Caroline Lucretia Herschel (1750  1848) astronoma, matematica e cantante lirica britannica di origine tedesca. Fu una delle prime donne a dare un importante contributo scientifico all'astronomia, lavorò a lungo con il più famoso fratello, William Herschel, e ne fu spesso, immeritatamente, nell'ombra. Fu la prima donna a scoprire una cometa. Nel corso della sua vita scoprì 6 comete. Fu la prima donna a cui sia stato riconosciuto e remunerato un lavoro in ambito scientifico. Nel 1835, in riconoscimento del suo lavoro come astronoma, venne nominata membro onorario della Royal Astronomical Society. Fu la prima donna a essere insignita di tale titolo.

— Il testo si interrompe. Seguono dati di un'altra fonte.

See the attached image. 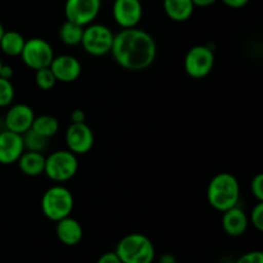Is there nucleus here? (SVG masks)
I'll list each match as a JSON object with an SVG mask.
<instances>
[{
    "mask_svg": "<svg viewBox=\"0 0 263 263\" xmlns=\"http://www.w3.org/2000/svg\"><path fill=\"white\" fill-rule=\"evenodd\" d=\"M110 54L122 68L143 71L156 61L157 44L146 31L138 27L122 28L115 35Z\"/></svg>",
    "mask_w": 263,
    "mask_h": 263,
    "instance_id": "nucleus-1",
    "label": "nucleus"
},
{
    "mask_svg": "<svg viewBox=\"0 0 263 263\" xmlns=\"http://www.w3.org/2000/svg\"><path fill=\"white\" fill-rule=\"evenodd\" d=\"M240 198V186L234 175L229 172L217 174L208 184L207 199L211 207L216 211L225 212L235 207Z\"/></svg>",
    "mask_w": 263,
    "mask_h": 263,
    "instance_id": "nucleus-2",
    "label": "nucleus"
},
{
    "mask_svg": "<svg viewBox=\"0 0 263 263\" xmlns=\"http://www.w3.org/2000/svg\"><path fill=\"white\" fill-rule=\"evenodd\" d=\"M115 252L122 263H153L156 259V248L151 239L138 233L123 236Z\"/></svg>",
    "mask_w": 263,
    "mask_h": 263,
    "instance_id": "nucleus-3",
    "label": "nucleus"
},
{
    "mask_svg": "<svg viewBox=\"0 0 263 263\" xmlns=\"http://www.w3.org/2000/svg\"><path fill=\"white\" fill-rule=\"evenodd\" d=\"M73 203V195L67 187L54 185L44 193L41 198V211L46 218L57 222L71 215Z\"/></svg>",
    "mask_w": 263,
    "mask_h": 263,
    "instance_id": "nucleus-4",
    "label": "nucleus"
},
{
    "mask_svg": "<svg viewBox=\"0 0 263 263\" xmlns=\"http://www.w3.org/2000/svg\"><path fill=\"white\" fill-rule=\"evenodd\" d=\"M115 33L109 27L100 23H90L85 26L81 45L86 53L94 57H103L110 53Z\"/></svg>",
    "mask_w": 263,
    "mask_h": 263,
    "instance_id": "nucleus-5",
    "label": "nucleus"
},
{
    "mask_svg": "<svg viewBox=\"0 0 263 263\" xmlns=\"http://www.w3.org/2000/svg\"><path fill=\"white\" fill-rule=\"evenodd\" d=\"M79 170L76 154L69 151H58L45 158L44 174L55 182L71 180Z\"/></svg>",
    "mask_w": 263,
    "mask_h": 263,
    "instance_id": "nucleus-6",
    "label": "nucleus"
},
{
    "mask_svg": "<svg viewBox=\"0 0 263 263\" xmlns=\"http://www.w3.org/2000/svg\"><path fill=\"white\" fill-rule=\"evenodd\" d=\"M21 58L28 68L37 71L50 66L54 58V51L46 40L41 37H32L26 40Z\"/></svg>",
    "mask_w": 263,
    "mask_h": 263,
    "instance_id": "nucleus-7",
    "label": "nucleus"
},
{
    "mask_svg": "<svg viewBox=\"0 0 263 263\" xmlns=\"http://www.w3.org/2000/svg\"><path fill=\"white\" fill-rule=\"evenodd\" d=\"M215 54L210 46L195 45L186 53L184 59L185 72L193 79H203L212 72Z\"/></svg>",
    "mask_w": 263,
    "mask_h": 263,
    "instance_id": "nucleus-8",
    "label": "nucleus"
},
{
    "mask_svg": "<svg viewBox=\"0 0 263 263\" xmlns=\"http://www.w3.org/2000/svg\"><path fill=\"white\" fill-rule=\"evenodd\" d=\"M102 8V0H66L64 14L67 21L85 26L90 25L98 17Z\"/></svg>",
    "mask_w": 263,
    "mask_h": 263,
    "instance_id": "nucleus-9",
    "label": "nucleus"
},
{
    "mask_svg": "<svg viewBox=\"0 0 263 263\" xmlns=\"http://www.w3.org/2000/svg\"><path fill=\"white\" fill-rule=\"evenodd\" d=\"M112 14L120 27H136L143 18V4L140 0H115Z\"/></svg>",
    "mask_w": 263,
    "mask_h": 263,
    "instance_id": "nucleus-10",
    "label": "nucleus"
},
{
    "mask_svg": "<svg viewBox=\"0 0 263 263\" xmlns=\"http://www.w3.org/2000/svg\"><path fill=\"white\" fill-rule=\"evenodd\" d=\"M66 144L68 151L77 154H86L94 145V134L85 122L71 123L66 131Z\"/></svg>",
    "mask_w": 263,
    "mask_h": 263,
    "instance_id": "nucleus-11",
    "label": "nucleus"
},
{
    "mask_svg": "<svg viewBox=\"0 0 263 263\" xmlns=\"http://www.w3.org/2000/svg\"><path fill=\"white\" fill-rule=\"evenodd\" d=\"M49 68L54 73L57 81L66 82V84L76 81L82 71L79 59L73 55H69V54L54 57Z\"/></svg>",
    "mask_w": 263,
    "mask_h": 263,
    "instance_id": "nucleus-12",
    "label": "nucleus"
},
{
    "mask_svg": "<svg viewBox=\"0 0 263 263\" xmlns=\"http://www.w3.org/2000/svg\"><path fill=\"white\" fill-rule=\"evenodd\" d=\"M25 152L23 146L22 135L15 134L5 128L4 131H0V164L17 163L20 157Z\"/></svg>",
    "mask_w": 263,
    "mask_h": 263,
    "instance_id": "nucleus-13",
    "label": "nucleus"
},
{
    "mask_svg": "<svg viewBox=\"0 0 263 263\" xmlns=\"http://www.w3.org/2000/svg\"><path fill=\"white\" fill-rule=\"evenodd\" d=\"M33 118H35V113H33L32 108L21 103V104H15L8 109L4 123L7 130L22 135L26 131L30 130Z\"/></svg>",
    "mask_w": 263,
    "mask_h": 263,
    "instance_id": "nucleus-14",
    "label": "nucleus"
},
{
    "mask_svg": "<svg viewBox=\"0 0 263 263\" xmlns=\"http://www.w3.org/2000/svg\"><path fill=\"white\" fill-rule=\"evenodd\" d=\"M55 235L62 244L67 247H73L82 240L84 230L79 221L68 216V217L57 221Z\"/></svg>",
    "mask_w": 263,
    "mask_h": 263,
    "instance_id": "nucleus-15",
    "label": "nucleus"
},
{
    "mask_svg": "<svg viewBox=\"0 0 263 263\" xmlns=\"http://www.w3.org/2000/svg\"><path fill=\"white\" fill-rule=\"evenodd\" d=\"M248 216L238 205L222 212V228L229 236H233V238L241 236L248 229Z\"/></svg>",
    "mask_w": 263,
    "mask_h": 263,
    "instance_id": "nucleus-16",
    "label": "nucleus"
},
{
    "mask_svg": "<svg viewBox=\"0 0 263 263\" xmlns=\"http://www.w3.org/2000/svg\"><path fill=\"white\" fill-rule=\"evenodd\" d=\"M21 172L26 176H39L45 170V157L39 152L25 151L17 161Z\"/></svg>",
    "mask_w": 263,
    "mask_h": 263,
    "instance_id": "nucleus-17",
    "label": "nucleus"
},
{
    "mask_svg": "<svg viewBox=\"0 0 263 263\" xmlns=\"http://www.w3.org/2000/svg\"><path fill=\"white\" fill-rule=\"evenodd\" d=\"M163 9L170 20L185 22L192 18L195 7L192 0H163Z\"/></svg>",
    "mask_w": 263,
    "mask_h": 263,
    "instance_id": "nucleus-18",
    "label": "nucleus"
},
{
    "mask_svg": "<svg viewBox=\"0 0 263 263\" xmlns=\"http://www.w3.org/2000/svg\"><path fill=\"white\" fill-rule=\"evenodd\" d=\"M25 43L26 39L17 31H4L0 39V49L7 55L17 57L22 53Z\"/></svg>",
    "mask_w": 263,
    "mask_h": 263,
    "instance_id": "nucleus-19",
    "label": "nucleus"
},
{
    "mask_svg": "<svg viewBox=\"0 0 263 263\" xmlns=\"http://www.w3.org/2000/svg\"><path fill=\"white\" fill-rule=\"evenodd\" d=\"M31 128H32L33 131H36L37 134H40V135L49 139L58 133L59 123L58 120L50 115H41L39 116V117L35 116Z\"/></svg>",
    "mask_w": 263,
    "mask_h": 263,
    "instance_id": "nucleus-20",
    "label": "nucleus"
},
{
    "mask_svg": "<svg viewBox=\"0 0 263 263\" xmlns=\"http://www.w3.org/2000/svg\"><path fill=\"white\" fill-rule=\"evenodd\" d=\"M82 33H84V27L76 23L67 21L59 28V37L62 43H64L68 46H74L81 44Z\"/></svg>",
    "mask_w": 263,
    "mask_h": 263,
    "instance_id": "nucleus-21",
    "label": "nucleus"
},
{
    "mask_svg": "<svg viewBox=\"0 0 263 263\" xmlns=\"http://www.w3.org/2000/svg\"><path fill=\"white\" fill-rule=\"evenodd\" d=\"M22 139L25 151L43 153V152L49 146V139L40 135V134H37L36 131H33L32 128H30V130L26 131L25 134H22Z\"/></svg>",
    "mask_w": 263,
    "mask_h": 263,
    "instance_id": "nucleus-22",
    "label": "nucleus"
},
{
    "mask_svg": "<svg viewBox=\"0 0 263 263\" xmlns=\"http://www.w3.org/2000/svg\"><path fill=\"white\" fill-rule=\"evenodd\" d=\"M35 72V82L39 89L44 90V91H48V90H51L55 86L57 79L49 67L40 68Z\"/></svg>",
    "mask_w": 263,
    "mask_h": 263,
    "instance_id": "nucleus-23",
    "label": "nucleus"
},
{
    "mask_svg": "<svg viewBox=\"0 0 263 263\" xmlns=\"http://www.w3.org/2000/svg\"><path fill=\"white\" fill-rule=\"evenodd\" d=\"M14 86L10 80L2 79L0 77V108L8 107L14 100Z\"/></svg>",
    "mask_w": 263,
    "mask_h": 263,
    "instance_id": "nucleus-24",
    "label": "nucleus"
},
{
    "mask_svg": "<svg viewBox=\"0 0 263 263\" xmlns=\"http://www.w3.org/2000/svg\"><path fill=\"white\" fill-rule=\"evenodd\" d=\"M251 222L258 231H263V202H258L251 212Z\"/></svg>",
    "mask_w": 263,
    "mask_h": 263,
    "instance_id": "nucleus-25",
    "label": "nucleus"
},
{
    "mask_svg": "<svg viewBox=\"0 0 263 263\" xmlns=\"http://www.w3.org/2000/svg\"><path fill=\"white\" fill-rule=\"evenodd\" d=\"M251 190L258 202H263V175L257 174L251 181Z\"/></svg>",
    "mask_w": 263,
    "mask_h": 263,
    "instance_id": "nucleus-26",
    "label": "nucleus"
},
{
    "mask_svg": "<svg viewBox=\"0 0 263 263\" xmlns=\"http://www.w3.org/2000/svg\"><path fill=\"white\" fill-rule=\"evenodd\" d=\"M236 263H263V253L261 251H252L239 257Z\"/></svg>",
    "mask_w": 263,
    "mask_h": 263,
    "instance_id": "nucleus-27",
    "label": "nucleus"
},
{
    "mask_svg": "<svg viewBox=\"0 0 263 263\" xmlns=\"http://www.w3.org/2000/svg\"><path fill=\"white\" fill-rule=\"evenodd\" d=\"M97 263H122V261H121L116 252H107V253L102 254L99 257Z\"/></svg>",
    "mask_w": 263,
    "mask_h": 263,
    "instance_id": "nucleus-28",
    "label": "nucleus"
},
{
    "mask_svg": "<svg viewBox=\"0 0 263 263\" xmlns=\"http://www.w3.org/2000/svg\"><path fill=\"white\" fill-rule=\"evenodd\" d=\"M225 5L228 7L234 8V9H240V8H244L249 3V0H221Z\"/></svg>",
    "mask_w": 263,
    "mask_h": 263,
    "instance_id": "nucleus-29",
    "label": "nucleus"
},
{
    "mask_svg": "<svg viewBox=\"0 0 263 263\" xmlns=\"http://www.w3.org/2000/svg\"><path fill=\"white\" fill-rule=\"evenodd\" d=\"M86 120V115L82 109H74L72 110L71 113V121L72 123H80V122H85Z\"/></svg>",
    "mask_w": 263,
    "mask_h": 263,
    "instance_id": "nucleus-30",
    "label": "nucleus"
},
{
    "mask_svg": "<svg viewBox=\"0 0 263 263\" xmlns=\"http://www.w3.org/2000/svg\"><path fill=\"white\" fill-rule=\"evenodd\" d=\"M13 74H14V72H13L12 67L7 66V64H3L2 69H0V77H2V79L10 80L13 77Z\"/></svg>",
    "mask_w": 263,
    "mask_h": 263,
    "instance_id": "nucleus-31",
    "label": "nucleus"
},
{
    "mask_svg": "<svg viewBox=\"0 0 263 263\" xmlns=\"http://www.w3.org/2000/svg\"><path fill=\"white\" fill-rule=\"evenodd\" d=\"M193 4H194V7H198V8H207V7H211V5L215 4L217 0H192Z\"/></svg>",
    "mask_w": 263,
    "mask_h": 263,
    "instance_id": "nucleus-32",
    "label": "nucleus"
},
{
    "mask_svg": "<svg viewBox=\"0 0 263 263\" xmlns=\"http://www.w3.org/2000/svg\"><path fill=\"white\" fill-rule=\"evenodd\" d=\"M158 263H177L176 258H175L174 254L171 253H163L159 257Z\"/></svg>",
    "mask_w": 263,
    "mask_h": 263,
    "instance_id": "nucleus-33",
    "label": "nucleus"
},
{
    "mask_svg": "<svg viewBox=\"0 0 263 263\" xmlns=\"http://www.w3.org/2000/svg\"><path fill=\"white\" fill-rule=\"evenodd\" d=\"M4 27H3V25H2V22H0V39H2V36H3V33H4Z\"/></svg>",
    "mask_w": 263,
    "mask_h": 263,
    "instance_id": "nucleus-34",
    "label": "nucleus"
},
{
    "mask_svg": "<svg viewBox=\"0 0 263 263\" xmlns=\"http://www.w3.org/2000/svg\"><path fill=\"white\" fill-rule=\"evenodd\" d=\"M2 125H3V122H2V117H0V131H2Z\"/></svg>",
    "mask_w": 263,
    "mask_h": 263,
    "instance_id": "nucleus-35",
    "label": "nucleus"
},
{
    "mask_svg": "<svg viewBox=\"0 0 263 263\" xmlns=\"http://www.w3.org/2000/svg\"><path fill=\"white\" fill-rule=\"evenodd\" d=\"M2 67H3V62H2V59H0V69H2Z\"/></svg>",
    "mask_w": 263,
    "mask_h": 263,
    "instance_id": "nucleus-36",
    "label": "nucleus"
}]
</instances>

Cecilia Helena Payne Gaposchkin (1900 – 1979) astronoma inglese naturalizzata statunitense. Nel 1925 si laureò in astronomia all'Università Harvard, con la tesi "Stellar Atmospheres, A Contribution to the Observational Study of High Temperature in the Reversing Layers of Stars". L'astronomo Otto Struve

 la definì "indubbiamente la più brillante tesi di laurea mai scritta in astronomia". Trovò una stretta correlazione tra la classe spettrale delle stelle e la loro temperatura. L'asteroide 2039 Payne-Gaposchkin prende il suo nome.

 

Margaret Burbidge (1919) astrofisica inglese naturalizzata statunitense. Le è dedicato l'asteroide 5490 Burbidge. È nota per gli importanti studi condotti sulle stelle e galassie accoppiando la spettrofotometria con i dati ottenuti dall'osservazione con telescopi.

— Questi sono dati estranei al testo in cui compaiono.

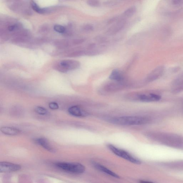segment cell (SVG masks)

S. Jocelyn Bell Burnell (1943) astrofisica britannica, scopritrice, con il suo relatore di tesi Hewish, della prima pulsar. È stata Presidente della Royal Astronomical Society tra il 2002 e il 2004. Attualmente è professore in visita alla Oxford University. Nonostante il Premio Nobel per la scoperta delle pulsar sia stato assegnato al solo Hewish, Bell è stata premiata da molte altre organizzazioni. Ha ricevuto inoltre parecchie lauree honoris causa. È Commendatore dell'Ordine dell'Impero Britannico, oltre che membro della Royal Society.